DALLAS — Probably the biggest single bank-like thing about Town North Bank is its name, which stands out against the bank's headquarters building so clearly that many Dallas residents consider the building a landmark, but which belies the distinctly credit union attitude that pervades the institution and colors its customer services, attitudes toward consumers and highly recognized business practices. “I admit the headquarters location has been an asset,” chuckled John Reap, who has been CEO of the $870 million credit union-owned bank almost since its inception. “We are less than a mile from the commercial heart of Dallas and one of the city's major intersections and the sign on the building makes sure everyone knows where we are.”

Sadly, its location may be one of the only things many Dallas residents know about the singular financial institution in their midst. Historically the bank has been notoriously media shy, unwilling to publicize even its successes, which Reap admits have been many, ranging all the way back to when the Texas Credit Union League helped coordinate an effort by Texas banks to buy a commercial bank to make sure that credit unions protected their place in the overall financial system.

“People forget that a lot of what credit unions take for granted now was not always in place,” Reap explained. “And at the time there was a lot of concern among some credit unions over whether they could be cut off from access to the Federal Reserve System or from electronic funds transfers. Buying a bank charter was seen as a way to make sure credit unions kept a place at the table.”

The year was 1974 when credit unions in Texas began looking for a bank to buy and their eyes soon fell on Town North Bank, a start-up institution founded in 1972 by noted Dallas bank pioneer Ron Steinhart. The bank, while young, had a good foundation, was available for sale, and was located only a couple of miles from the office of the Texas Credit Union League at the time (The league now occupies offices in the same building) and, in the Spring of 1975, roughly 100 credit unions pooled their resources and purchased it.

The credit unions purchased the bank through buying shares in CU Bankshares, a CUSO that still owns the bank and has had an important role in the bank's development, according to Reap, as it has both helped the bank straddle its various regulatory regimes and allowed the credit unions to maintain an active role running the institution.

“The whole bank is a recognized CUSO by the NCUA and by the Texas Department of Banking,” Reap explained. “That's how we are recognized by the federal regulator and by the state regulator so that all of our credit unions can keep participating.”

Reap explained that the number of credit unions participating has waxed and waned over the years as some have merged or others have left. Federally chartered credit unions were among the original owners, for example, but were disallowed from being owners in 1978 when NCUA interpreted the CUSO portion of the Credit Union Act to state that federally chartered credit unions could not invest in other financial institutions. The number of credit union bank owners now stands at 36.

Because the credit unions use an equity method of accounting, the bank does not pay cash dividends to its owners and the CUSO has an efficient system set up to handle the transactions when credit unions seek to cash out their holdings in the CUSO, he explained.

It is an approach credit unions have received enthusiastically, as indicated by the $60 million private stock offering the bank made to CUSO members in January 2006. Not only did the offering raise the money the bank wanted, it was technically over-subscribed, Reap said proudly. “I think we can take that as a vote of confidence,” he said.

Although credit unions know the bank best for its card programs through TNB Card Services, Reap said the bank was also a full-service retail bank, albeit with only one branch, as well as a significant consumer lender and a rising firm in the so called “mortgage warehousing” field.

Questions about scenes in images:
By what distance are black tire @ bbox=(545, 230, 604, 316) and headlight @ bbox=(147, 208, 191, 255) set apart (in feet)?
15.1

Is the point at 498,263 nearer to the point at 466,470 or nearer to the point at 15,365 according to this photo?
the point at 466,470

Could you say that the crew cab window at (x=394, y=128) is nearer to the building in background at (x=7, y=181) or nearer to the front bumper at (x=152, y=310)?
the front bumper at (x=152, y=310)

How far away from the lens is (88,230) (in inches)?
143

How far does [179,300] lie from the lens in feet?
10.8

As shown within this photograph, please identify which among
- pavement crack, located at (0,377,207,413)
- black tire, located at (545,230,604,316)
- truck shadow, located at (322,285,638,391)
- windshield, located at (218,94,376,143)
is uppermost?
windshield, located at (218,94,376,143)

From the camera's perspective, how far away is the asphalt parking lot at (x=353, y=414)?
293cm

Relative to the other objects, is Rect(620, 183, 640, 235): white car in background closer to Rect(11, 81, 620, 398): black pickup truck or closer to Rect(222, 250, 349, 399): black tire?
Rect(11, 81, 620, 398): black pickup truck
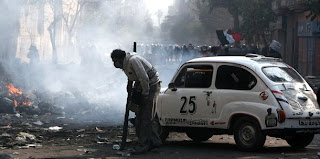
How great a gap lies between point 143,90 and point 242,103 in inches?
62.5

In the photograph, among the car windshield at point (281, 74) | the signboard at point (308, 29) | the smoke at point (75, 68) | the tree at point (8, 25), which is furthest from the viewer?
the signboard at point (308, 29)

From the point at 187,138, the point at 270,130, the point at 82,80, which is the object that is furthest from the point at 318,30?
the point at 270,130

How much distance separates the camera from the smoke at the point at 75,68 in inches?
845

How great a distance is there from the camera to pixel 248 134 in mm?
10164

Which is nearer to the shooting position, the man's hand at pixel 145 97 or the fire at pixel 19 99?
the man's hand at pixel 145 97

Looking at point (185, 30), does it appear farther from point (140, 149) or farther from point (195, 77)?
point (140, 149)

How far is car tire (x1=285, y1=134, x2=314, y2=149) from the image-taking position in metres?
10.8

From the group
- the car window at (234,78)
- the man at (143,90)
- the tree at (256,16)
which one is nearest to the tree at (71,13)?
the tree at (256,16)

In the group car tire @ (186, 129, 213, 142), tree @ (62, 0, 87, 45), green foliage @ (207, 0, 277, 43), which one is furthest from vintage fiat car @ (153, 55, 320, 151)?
tree @ (62, 0, 87, 45)

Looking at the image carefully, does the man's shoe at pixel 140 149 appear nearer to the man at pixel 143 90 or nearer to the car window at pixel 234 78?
the man at pixel 143 90

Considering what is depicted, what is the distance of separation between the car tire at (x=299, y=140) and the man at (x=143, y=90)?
7.60ft

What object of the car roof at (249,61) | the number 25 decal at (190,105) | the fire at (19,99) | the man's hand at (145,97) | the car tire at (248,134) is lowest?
the fire at (19,99)

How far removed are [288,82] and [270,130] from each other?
101 cm

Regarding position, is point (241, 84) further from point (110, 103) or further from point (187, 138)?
point (110, 103)
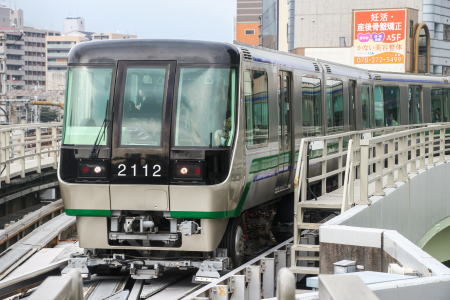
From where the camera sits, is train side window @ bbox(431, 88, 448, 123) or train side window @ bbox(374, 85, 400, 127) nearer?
train side window @ bbox(374, 85, 400, 127)

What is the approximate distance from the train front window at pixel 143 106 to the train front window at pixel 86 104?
0.91 ft

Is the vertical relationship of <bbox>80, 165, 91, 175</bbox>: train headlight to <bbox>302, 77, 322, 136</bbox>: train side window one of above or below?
below

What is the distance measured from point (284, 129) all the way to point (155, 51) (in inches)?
129

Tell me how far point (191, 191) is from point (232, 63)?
167 centimetres

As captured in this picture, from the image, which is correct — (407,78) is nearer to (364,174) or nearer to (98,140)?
(364,174)

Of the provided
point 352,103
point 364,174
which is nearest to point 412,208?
point 352,103

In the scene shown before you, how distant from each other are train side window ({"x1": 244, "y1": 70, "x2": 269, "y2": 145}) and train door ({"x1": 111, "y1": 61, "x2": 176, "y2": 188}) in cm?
113

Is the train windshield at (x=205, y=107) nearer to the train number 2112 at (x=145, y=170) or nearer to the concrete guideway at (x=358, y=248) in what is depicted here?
the train number 2112 at (x=145, y=170)

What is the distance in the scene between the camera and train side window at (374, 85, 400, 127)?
950 inches

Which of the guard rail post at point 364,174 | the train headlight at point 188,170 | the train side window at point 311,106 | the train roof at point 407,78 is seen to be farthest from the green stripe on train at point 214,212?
the train roof at point 407,78

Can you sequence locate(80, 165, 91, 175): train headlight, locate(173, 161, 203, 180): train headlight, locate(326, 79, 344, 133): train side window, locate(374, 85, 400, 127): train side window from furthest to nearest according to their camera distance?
locate(374, 85, 400, 127): train side window < locate(326, 79, 344, 133): train side window < locate(80, 165, 91, 175): train headlight < locate(173, 161, 203, 180): train headlight

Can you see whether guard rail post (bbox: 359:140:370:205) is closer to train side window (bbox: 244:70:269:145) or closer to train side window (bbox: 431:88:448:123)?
train side window (bbox: 244:70:269:145)

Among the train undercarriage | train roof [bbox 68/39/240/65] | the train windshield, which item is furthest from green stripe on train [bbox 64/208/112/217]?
train roof [bbox 68/39/240/65]

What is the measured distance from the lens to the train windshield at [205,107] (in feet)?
37.8
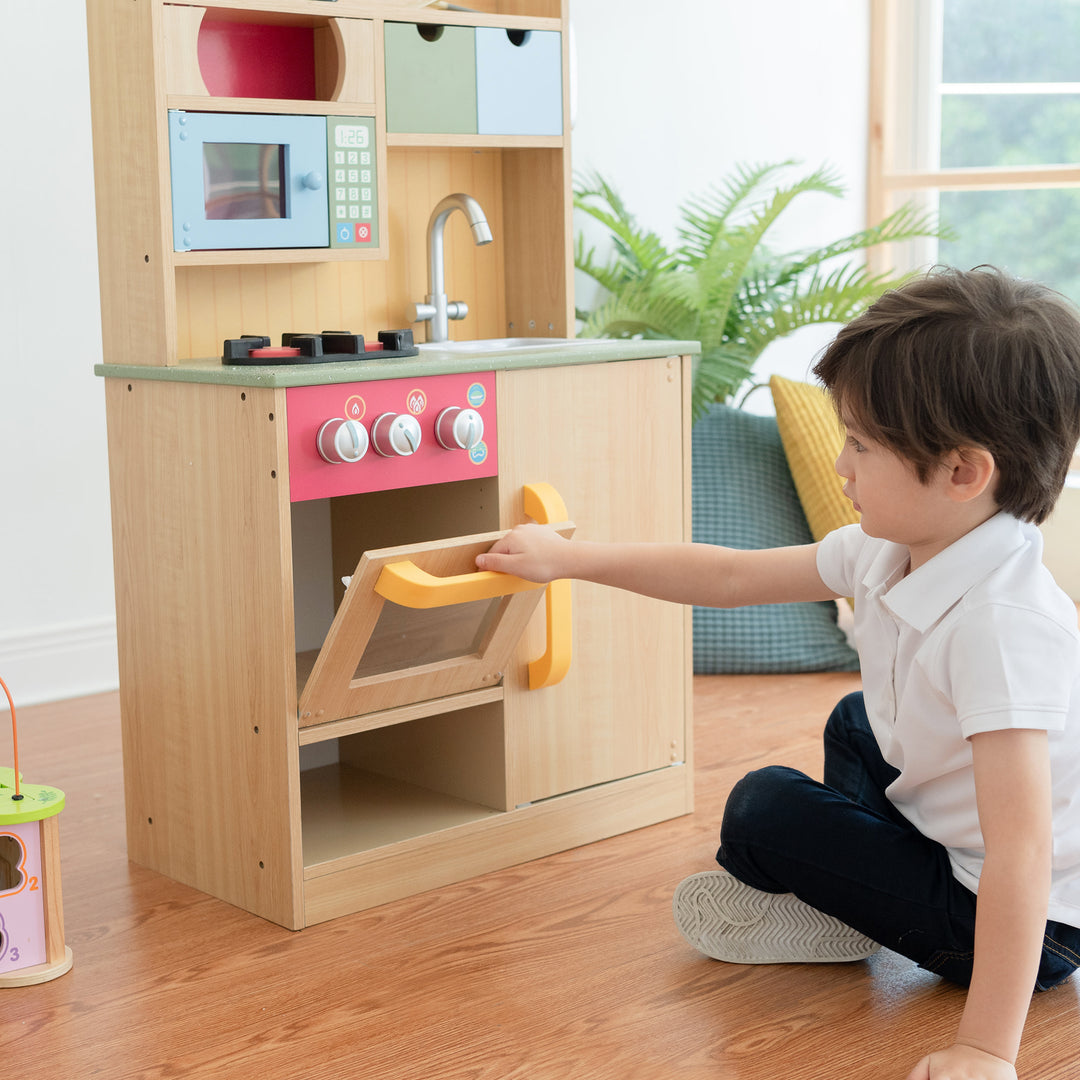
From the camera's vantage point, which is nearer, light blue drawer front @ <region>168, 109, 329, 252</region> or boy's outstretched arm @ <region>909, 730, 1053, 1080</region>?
boy's outstretched arm @ <region>909, 730, 1053, 1080</region>

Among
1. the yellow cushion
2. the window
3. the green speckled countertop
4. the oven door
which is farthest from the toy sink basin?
the window

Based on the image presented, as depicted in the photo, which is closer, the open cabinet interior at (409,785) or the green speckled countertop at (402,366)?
the green speckled countertop at (402,366)

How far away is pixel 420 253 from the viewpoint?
6.93ft

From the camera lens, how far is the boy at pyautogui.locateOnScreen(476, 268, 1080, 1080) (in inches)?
46.4

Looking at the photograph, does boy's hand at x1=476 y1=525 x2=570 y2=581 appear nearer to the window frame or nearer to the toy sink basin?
the toy sink basin

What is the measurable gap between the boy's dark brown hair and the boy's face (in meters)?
0.01

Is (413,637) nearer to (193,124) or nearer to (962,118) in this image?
(193,124)

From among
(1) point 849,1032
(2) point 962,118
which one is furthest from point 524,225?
(2) point 962,118

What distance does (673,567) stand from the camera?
157 centimetres

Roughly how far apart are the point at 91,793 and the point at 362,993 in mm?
802

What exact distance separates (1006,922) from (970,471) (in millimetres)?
384

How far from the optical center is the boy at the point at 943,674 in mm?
1178

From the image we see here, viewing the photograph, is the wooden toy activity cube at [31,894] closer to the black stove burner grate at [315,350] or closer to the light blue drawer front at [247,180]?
the black stove burner grate at [315,350]

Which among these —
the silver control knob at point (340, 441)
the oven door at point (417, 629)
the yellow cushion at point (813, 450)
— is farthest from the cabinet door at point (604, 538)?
the yellow cushion at point (813, 450)
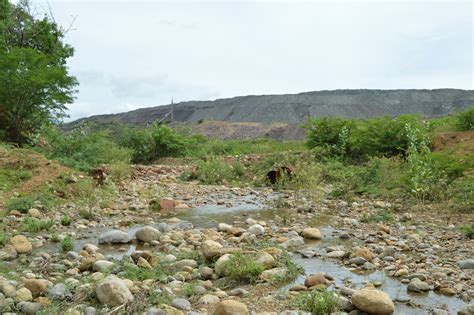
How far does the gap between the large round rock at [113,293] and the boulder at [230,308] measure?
0.71 metres

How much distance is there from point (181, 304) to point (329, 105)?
41.6 m

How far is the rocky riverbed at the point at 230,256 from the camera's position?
3.55 m

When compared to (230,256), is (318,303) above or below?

→ Exercise instructions
(1) List every year mentioned in the article about Town North Bank.
(2) Locate each line of the records that contains the word "measured" and copy those lines.

→ Task responses
(1) 1972, 1974, 1975, 1978, 2006

(2)
What is the distance measured from point (284, 129) all the way to point (155, 51) (in inches)?
What is the measured distance from the lens to the train windshield at [205,107] (in feet)?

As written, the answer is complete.